_PROBLEM TO WORK ON_
Rewrite the lines from the one containing "Which option from" through the end of the material, inclusive, with "nearest" replaced by "closest" and nothing else changed.

_MATERIAL FOR THIS TASK_
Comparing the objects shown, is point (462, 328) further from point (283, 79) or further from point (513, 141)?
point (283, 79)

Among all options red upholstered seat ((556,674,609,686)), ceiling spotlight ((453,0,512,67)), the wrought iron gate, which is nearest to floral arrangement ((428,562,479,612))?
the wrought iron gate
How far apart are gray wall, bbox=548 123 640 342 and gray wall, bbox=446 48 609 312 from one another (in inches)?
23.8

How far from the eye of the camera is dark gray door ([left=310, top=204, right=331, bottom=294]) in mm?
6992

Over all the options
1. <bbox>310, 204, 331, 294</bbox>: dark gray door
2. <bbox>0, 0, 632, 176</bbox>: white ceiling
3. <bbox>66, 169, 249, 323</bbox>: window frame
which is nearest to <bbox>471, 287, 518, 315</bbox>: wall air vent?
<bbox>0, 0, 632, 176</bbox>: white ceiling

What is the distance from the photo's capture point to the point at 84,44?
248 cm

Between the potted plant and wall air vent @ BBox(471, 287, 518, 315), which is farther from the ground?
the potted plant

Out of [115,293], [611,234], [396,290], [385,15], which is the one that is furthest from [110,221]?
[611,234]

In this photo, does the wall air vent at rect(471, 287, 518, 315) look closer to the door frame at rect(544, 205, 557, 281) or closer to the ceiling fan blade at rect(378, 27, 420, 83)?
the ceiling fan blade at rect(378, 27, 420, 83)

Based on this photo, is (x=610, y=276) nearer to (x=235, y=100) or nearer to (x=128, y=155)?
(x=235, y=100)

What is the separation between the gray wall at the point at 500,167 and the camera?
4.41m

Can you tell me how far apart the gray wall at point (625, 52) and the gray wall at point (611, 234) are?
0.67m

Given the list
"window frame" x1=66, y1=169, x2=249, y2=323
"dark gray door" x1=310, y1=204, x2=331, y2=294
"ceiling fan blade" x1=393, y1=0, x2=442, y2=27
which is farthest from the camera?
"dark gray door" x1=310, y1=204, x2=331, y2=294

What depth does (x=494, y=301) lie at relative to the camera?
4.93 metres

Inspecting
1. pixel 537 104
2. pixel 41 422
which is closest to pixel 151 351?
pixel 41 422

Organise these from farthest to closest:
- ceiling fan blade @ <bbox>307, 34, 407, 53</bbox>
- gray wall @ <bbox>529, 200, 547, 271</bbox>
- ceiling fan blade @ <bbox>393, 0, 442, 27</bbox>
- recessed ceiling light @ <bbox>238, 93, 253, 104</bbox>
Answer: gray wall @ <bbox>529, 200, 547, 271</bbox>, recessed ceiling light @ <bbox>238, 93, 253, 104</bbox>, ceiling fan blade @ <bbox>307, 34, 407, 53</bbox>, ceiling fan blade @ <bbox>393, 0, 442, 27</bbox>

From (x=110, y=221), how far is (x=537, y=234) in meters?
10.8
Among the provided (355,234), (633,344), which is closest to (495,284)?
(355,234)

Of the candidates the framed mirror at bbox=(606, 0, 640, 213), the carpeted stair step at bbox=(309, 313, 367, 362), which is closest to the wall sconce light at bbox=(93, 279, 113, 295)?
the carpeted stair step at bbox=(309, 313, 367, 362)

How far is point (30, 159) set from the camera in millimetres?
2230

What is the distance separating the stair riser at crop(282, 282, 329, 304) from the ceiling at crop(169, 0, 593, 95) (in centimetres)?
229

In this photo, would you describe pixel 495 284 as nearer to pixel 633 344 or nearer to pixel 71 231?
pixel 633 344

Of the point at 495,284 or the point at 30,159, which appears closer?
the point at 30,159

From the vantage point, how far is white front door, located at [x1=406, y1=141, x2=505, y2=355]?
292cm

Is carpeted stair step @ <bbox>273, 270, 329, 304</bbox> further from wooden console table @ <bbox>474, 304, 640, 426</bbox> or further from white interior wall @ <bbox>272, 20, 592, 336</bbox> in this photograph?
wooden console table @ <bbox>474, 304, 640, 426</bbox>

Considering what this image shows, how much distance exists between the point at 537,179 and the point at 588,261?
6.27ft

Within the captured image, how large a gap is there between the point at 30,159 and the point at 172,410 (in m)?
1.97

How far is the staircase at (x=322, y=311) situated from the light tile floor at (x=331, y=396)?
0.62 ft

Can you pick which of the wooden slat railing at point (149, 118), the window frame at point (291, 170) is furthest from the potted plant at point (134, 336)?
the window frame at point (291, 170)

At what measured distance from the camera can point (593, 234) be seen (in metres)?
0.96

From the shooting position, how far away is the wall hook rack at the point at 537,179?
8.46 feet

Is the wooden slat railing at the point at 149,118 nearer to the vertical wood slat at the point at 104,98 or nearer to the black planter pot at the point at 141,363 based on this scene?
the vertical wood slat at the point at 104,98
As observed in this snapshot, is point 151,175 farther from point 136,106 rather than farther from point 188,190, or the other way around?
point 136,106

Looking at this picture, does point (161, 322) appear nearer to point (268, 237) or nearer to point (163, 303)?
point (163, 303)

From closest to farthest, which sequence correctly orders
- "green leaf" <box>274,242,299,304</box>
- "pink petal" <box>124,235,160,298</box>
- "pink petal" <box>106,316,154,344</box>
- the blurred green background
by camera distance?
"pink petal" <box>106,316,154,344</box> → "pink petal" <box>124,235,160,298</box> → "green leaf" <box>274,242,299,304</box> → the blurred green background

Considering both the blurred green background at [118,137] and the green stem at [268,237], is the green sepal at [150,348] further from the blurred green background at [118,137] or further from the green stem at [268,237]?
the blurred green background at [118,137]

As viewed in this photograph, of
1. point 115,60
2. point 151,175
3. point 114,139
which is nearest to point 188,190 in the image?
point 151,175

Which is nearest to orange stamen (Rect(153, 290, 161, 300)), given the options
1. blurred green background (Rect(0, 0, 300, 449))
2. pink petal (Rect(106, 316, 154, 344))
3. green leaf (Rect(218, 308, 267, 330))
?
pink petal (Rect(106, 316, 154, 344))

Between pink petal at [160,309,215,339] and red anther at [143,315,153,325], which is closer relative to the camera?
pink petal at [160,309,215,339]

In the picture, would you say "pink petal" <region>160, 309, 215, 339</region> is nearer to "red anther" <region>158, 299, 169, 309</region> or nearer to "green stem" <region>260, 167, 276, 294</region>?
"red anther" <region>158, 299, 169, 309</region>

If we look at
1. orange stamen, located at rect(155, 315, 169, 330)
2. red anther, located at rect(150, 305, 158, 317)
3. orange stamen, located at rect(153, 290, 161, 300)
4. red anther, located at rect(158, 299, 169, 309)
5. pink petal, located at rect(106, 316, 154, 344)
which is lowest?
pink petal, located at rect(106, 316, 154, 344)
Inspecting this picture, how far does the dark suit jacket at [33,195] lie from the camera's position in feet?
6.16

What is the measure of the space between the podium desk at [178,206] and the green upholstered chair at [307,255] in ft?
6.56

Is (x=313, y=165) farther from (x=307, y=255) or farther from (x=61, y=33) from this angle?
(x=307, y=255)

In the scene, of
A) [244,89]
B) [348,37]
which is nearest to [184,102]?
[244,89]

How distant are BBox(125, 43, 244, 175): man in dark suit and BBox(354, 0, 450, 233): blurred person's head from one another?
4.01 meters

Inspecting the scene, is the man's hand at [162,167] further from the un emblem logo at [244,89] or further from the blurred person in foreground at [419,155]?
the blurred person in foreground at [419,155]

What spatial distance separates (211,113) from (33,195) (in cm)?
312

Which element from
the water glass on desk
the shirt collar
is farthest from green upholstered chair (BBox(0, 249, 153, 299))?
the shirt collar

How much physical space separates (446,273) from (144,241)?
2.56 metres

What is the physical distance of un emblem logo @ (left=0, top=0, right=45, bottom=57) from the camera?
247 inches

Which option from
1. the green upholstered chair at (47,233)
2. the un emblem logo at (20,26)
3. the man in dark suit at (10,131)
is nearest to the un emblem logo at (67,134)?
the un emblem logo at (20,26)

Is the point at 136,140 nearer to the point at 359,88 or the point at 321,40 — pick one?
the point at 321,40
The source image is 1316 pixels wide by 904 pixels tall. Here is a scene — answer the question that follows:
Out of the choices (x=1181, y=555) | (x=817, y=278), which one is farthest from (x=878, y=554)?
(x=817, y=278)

_SOLVED EXERCISE_
Which option from
1. the green upholstered chair at (47,233)
2. the un emblem logo at (20,26)
3. the man in dark suit at (10,131)
is closest to the un emblem logo at (67,134)?
the un emblem logo at (20,26)

Is the point at 136,140 nearer to the point at 359,88 or the point at 321,40 — pick one?
the point at 321,40
The source image is 1316 pixels wide by 904 pixels tall. Here is a scene — answer the question that follows:
Out of the choices (x=1181, y=555) | (x=817, y=278), which one is farthest from (x=878, y=554)?
(x=817, y=278)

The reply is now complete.